In Volume 2, Kawahara cites her influence as related to the Victorian mythologization of girls. Ephemeral, passive girlhood is idolised and revered; the treatment of Plant Dolls exemplify this 'girl worship'.

==Volumes==
===Volume 1===
- Milk at Mealtimes: A man spoils his Plant Doll, and it matures into a "woman".
- Potpourri Doll: A mentally unbalanced man buys his daughter a Plant Doll, and starts to obsess over the "nauseating scent" coming from it.
- Snow White, Part I: A jeweller tries to obtain Tears of Heaven from a Plant Doll named Snow White.
- Snow White, Part II: A poor man takes in a Plant Doll and dies from the exhaustion of taking care of it. In the end the doll cries Tears of Heaven.
- Rainy Moon: An artist with a supernatural reputation is commissioned to paint a portrait of a Plant Doll named Rainy Moon.
- Lucky Doll: A man's Plant Doll, named Otohime, grants him good luck, yet his girlfriend is somewhat skeptical.
- The Distant Sound of Water: A man wanders the city trying to regain his memory.
- A Spell to Unbind Spring: In a secluded manor, a young man is haunted by the legend of a girl who drowned in a nearby lake.

===Volume 2===
- Blue Doll: A man working for a collection agency takes in a Plant Doll left behind by former clients.
- The Garden in the Sky: A maid gets entangled in a plot involving a fortune depending on the words spoken by a Plant Doll.
- The Missing Doll: A woman tries to find the Plant Doll once owned by her dead grandmother.
- Princess Jewel: When a boy's sister dies, his father buys a Plant Doll to help his mother deal with it.
- The Role of an Angel: After getting divorced, a young model buys a Plant Doll.
- Forbidden Fruit: Olympia is a special kind of Plant Doll, one who sings.

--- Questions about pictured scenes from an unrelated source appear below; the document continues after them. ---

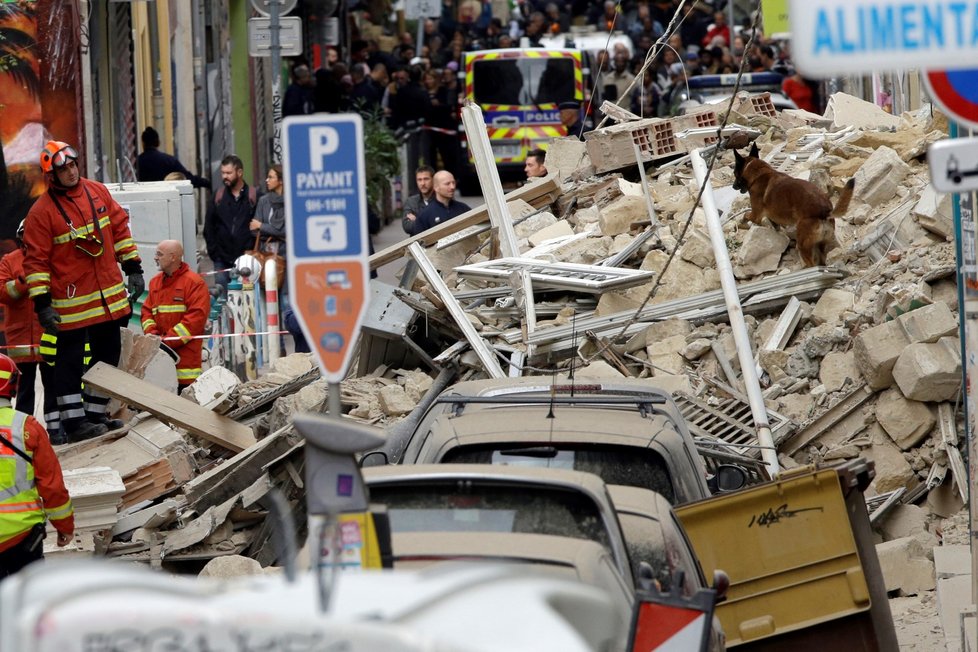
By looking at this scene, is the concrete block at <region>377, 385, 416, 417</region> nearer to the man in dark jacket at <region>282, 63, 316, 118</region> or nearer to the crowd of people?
the crowd of people

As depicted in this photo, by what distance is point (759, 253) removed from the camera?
1208 centimetres

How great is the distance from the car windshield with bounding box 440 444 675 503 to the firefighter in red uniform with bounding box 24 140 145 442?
5.29 m

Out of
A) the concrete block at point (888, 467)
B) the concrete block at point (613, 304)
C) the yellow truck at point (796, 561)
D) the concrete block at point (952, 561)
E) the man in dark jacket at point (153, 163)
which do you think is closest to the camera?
the yellow truck at point (796, 561)

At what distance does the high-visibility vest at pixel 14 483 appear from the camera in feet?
24.4

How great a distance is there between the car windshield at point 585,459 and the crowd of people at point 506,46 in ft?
53.9

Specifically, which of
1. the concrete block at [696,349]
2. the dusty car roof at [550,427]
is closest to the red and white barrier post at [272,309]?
the concrete block at [696,349]

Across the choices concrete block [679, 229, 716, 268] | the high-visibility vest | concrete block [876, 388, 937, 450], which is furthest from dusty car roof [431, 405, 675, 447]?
concrete block [679, 229, 716, 268]

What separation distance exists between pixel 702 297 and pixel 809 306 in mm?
743

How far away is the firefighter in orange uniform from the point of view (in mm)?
12820

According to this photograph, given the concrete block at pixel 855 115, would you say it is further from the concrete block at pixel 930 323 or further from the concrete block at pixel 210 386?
the concrete block at pixel 210 386

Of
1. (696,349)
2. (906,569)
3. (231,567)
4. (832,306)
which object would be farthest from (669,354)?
(231,567)

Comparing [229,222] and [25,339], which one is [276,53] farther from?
[25,339]

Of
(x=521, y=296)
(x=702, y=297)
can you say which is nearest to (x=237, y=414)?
(x=521, y=296)

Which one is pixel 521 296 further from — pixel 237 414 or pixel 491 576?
pixel 491 576
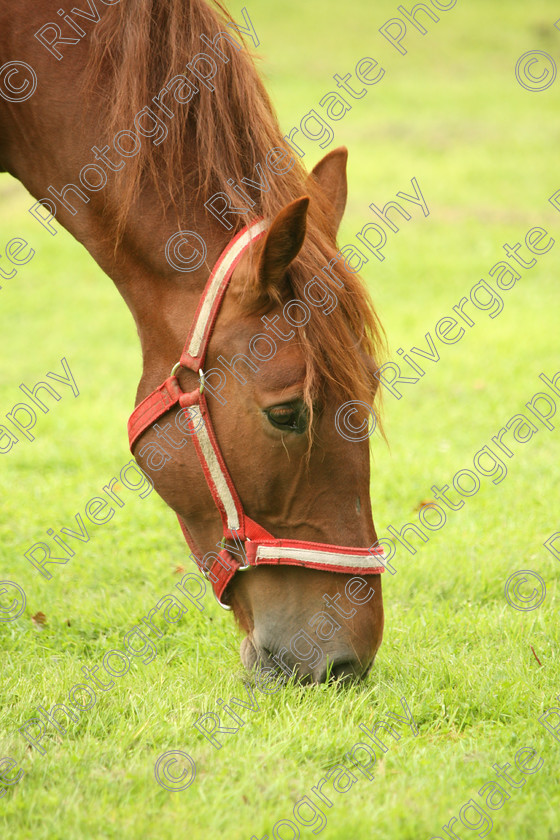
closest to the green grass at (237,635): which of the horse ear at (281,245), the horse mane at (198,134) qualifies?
the horse mane at (198,134)

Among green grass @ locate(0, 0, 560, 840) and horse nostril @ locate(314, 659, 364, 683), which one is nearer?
green grass @ locate(0, 0, 560, 840)

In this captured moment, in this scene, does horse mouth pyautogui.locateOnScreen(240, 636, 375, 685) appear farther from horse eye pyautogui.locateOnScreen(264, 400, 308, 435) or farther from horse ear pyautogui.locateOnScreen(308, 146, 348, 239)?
horse ear pyautogui.locateOnScreen(308, 146, 348, 239)

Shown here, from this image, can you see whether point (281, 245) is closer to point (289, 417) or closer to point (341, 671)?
point (289, 417)

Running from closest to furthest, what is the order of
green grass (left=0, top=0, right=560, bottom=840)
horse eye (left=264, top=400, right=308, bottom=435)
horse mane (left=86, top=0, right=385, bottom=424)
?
green grass (left=0, top=0, right=560, bottom=840), horse eye (left=264, top=400, right=308, bottom=435), horse mane (left=86, top=0, right=385, bottom=424)

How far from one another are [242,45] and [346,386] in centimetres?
129

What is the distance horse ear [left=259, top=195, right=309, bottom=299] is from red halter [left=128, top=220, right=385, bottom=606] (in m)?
0.15

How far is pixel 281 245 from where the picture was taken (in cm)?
211

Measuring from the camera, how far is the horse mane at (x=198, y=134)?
2.32 metres

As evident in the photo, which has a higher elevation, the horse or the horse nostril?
the horse

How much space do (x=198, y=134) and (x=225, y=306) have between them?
56 centimetres

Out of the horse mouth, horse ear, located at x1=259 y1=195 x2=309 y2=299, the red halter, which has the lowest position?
the horse mouth

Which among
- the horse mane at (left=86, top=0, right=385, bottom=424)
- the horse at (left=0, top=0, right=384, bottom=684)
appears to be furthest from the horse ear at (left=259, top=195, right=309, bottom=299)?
the horse mane at (left=86, top=0, right=385, bottom=424)

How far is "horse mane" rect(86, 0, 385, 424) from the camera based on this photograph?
232 centimetres

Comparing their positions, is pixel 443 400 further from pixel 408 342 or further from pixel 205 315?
pixel 205 315
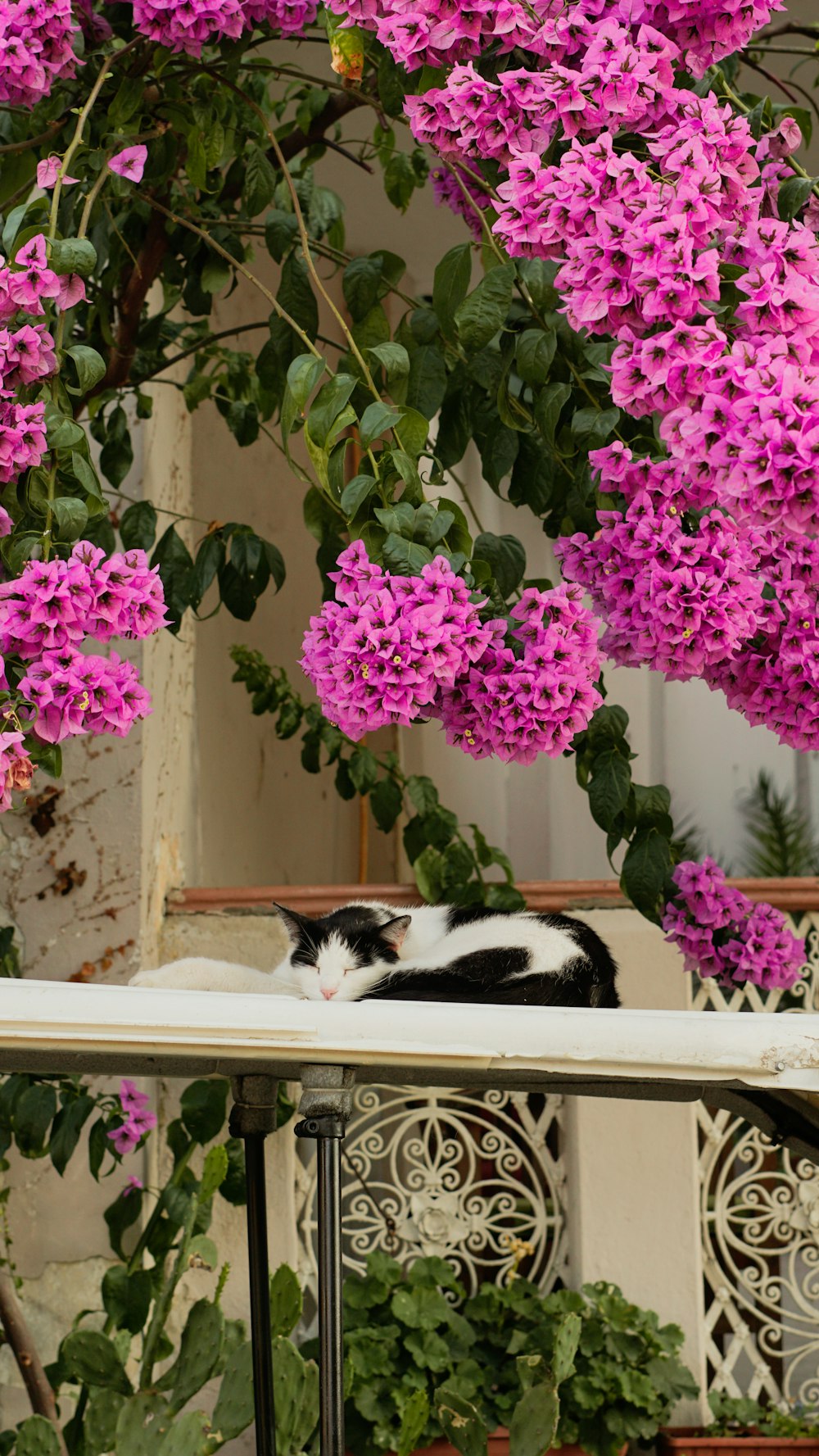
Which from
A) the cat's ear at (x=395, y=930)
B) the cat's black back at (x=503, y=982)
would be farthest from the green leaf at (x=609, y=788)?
the cat's ear at (x=395, y=930)

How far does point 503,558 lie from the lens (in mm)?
1292

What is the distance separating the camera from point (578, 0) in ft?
3.25

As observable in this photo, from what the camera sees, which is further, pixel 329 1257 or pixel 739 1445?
pixel 739 1445

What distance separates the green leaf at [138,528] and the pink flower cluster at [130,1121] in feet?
2.84

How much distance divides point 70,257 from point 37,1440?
1448 mm

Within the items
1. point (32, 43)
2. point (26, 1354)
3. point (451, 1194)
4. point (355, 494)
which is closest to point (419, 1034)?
point (355, 494)

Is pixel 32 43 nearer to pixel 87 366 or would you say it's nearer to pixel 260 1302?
pixel 87 366

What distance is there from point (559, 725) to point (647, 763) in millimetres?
4418

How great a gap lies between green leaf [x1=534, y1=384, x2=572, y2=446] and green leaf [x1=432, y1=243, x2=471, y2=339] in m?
0.11

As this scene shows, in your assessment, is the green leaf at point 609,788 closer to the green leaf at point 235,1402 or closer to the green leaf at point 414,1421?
the green leaf at point 235,1402

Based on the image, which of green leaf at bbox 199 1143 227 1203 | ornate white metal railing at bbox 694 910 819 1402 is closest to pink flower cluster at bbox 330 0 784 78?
green leaf at bbox 199 1143 227 1203

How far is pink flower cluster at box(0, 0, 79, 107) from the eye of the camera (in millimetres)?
1099

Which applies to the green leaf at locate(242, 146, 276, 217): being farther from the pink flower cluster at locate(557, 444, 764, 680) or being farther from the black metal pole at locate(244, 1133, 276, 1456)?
A: the black metal pole at locate(244, 1133, 276, 1456)

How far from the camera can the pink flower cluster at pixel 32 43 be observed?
110 centimetres
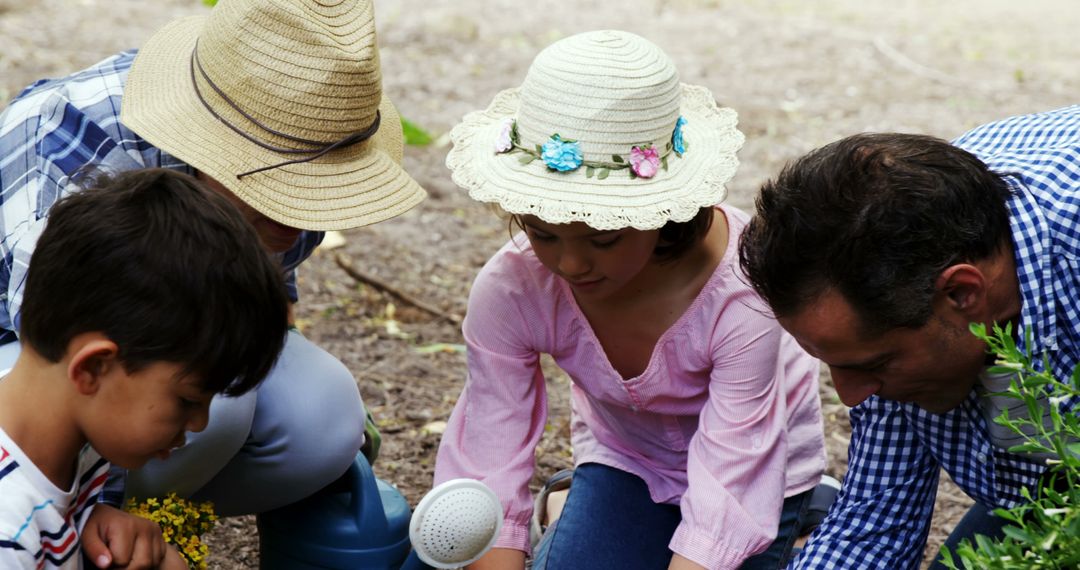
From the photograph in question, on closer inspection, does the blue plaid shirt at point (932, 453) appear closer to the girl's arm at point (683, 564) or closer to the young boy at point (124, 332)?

But there is a sinister secret about this certain Plant Doll.
- A Voice in the Night: A woman wanders the city only to stumble upon her corpse.

===Volume 3===
- The Garden of Arcadia: A young man who is mysteriously transforming into a tree is taken to a research institute where he is comforted by many plant dolls.
- Circle: A group pools their money together to buy a plant doll, which they will all take care of. However, when most of the members begin to see the joy in breaking the rules of plant doll care, one member must take charge of her.
- Honeymoon: A young girl finds that her previously adoring father has bought a doll that is identical to her in her childhood.
- Dreams of Flying High in the Sky: A lonely novelist buys a plant doll to impress his editor. When she leaves to marry her sweetheart, he must raise the doll by himself. The problem is, the doll doesn't respond to him and he has never taken care of her!
- Emerald: A rich woman's young lover wishes to possess a plant doll. As he yearns after the doll his mistress begins to lose interest in him.
- The Storm: A young girl who is kept in a gilded cage attempts to escape to live life to its fullest.

===Volume 4===
- Quicksand: When a sick young boy dreams of a beautiful plant doll with aqua blue eyes, his parents are quick to purchase her when he sees it in the shop. As the boy spends more time with the doll his health begins to improve.
- A Gift: In the midst of refuse an angel waits to awaken. When she is woken before her time, will she ever bloom into a proper angel plant doll?
- Coral: A father brings home a mysterious ball of coral with a tiny plant doll inside. As the doll spends more time in the sun, the bigger she grows.
- The Tiara of Melancholy: A brother and sister team is hired to grow the fabled Tiara of Melancholy for a rich man. What they soon find out is that as the tiara grows it draws its energy from the doll itself.

=== Volume 5 ===
Note: This is part of an omnibus series only released in Japan.

- Looking at a Dream
- Moonlight Shadow
- Princess Aurora
- Elixir
- Last Night's Incense
- The Talkative Gravestone
- Winter Palace

==Reception==
Comic World News's Michael May praised the "creepy and thoughtful" stories and the "intricate and delicate" art, and stated that the series focused on "the concepts of love and selfishness and how they connect." Mangalife's Kathryn Ramage enjoyed the "sadly touching, even haunting, sometimes unsettling, and even occasionally funny" short stories. Conversely, Megan Sutton of Animefringe criticized the "hard to follow" story panels and the uninteresting stories which were "too short to have any sustainable plot".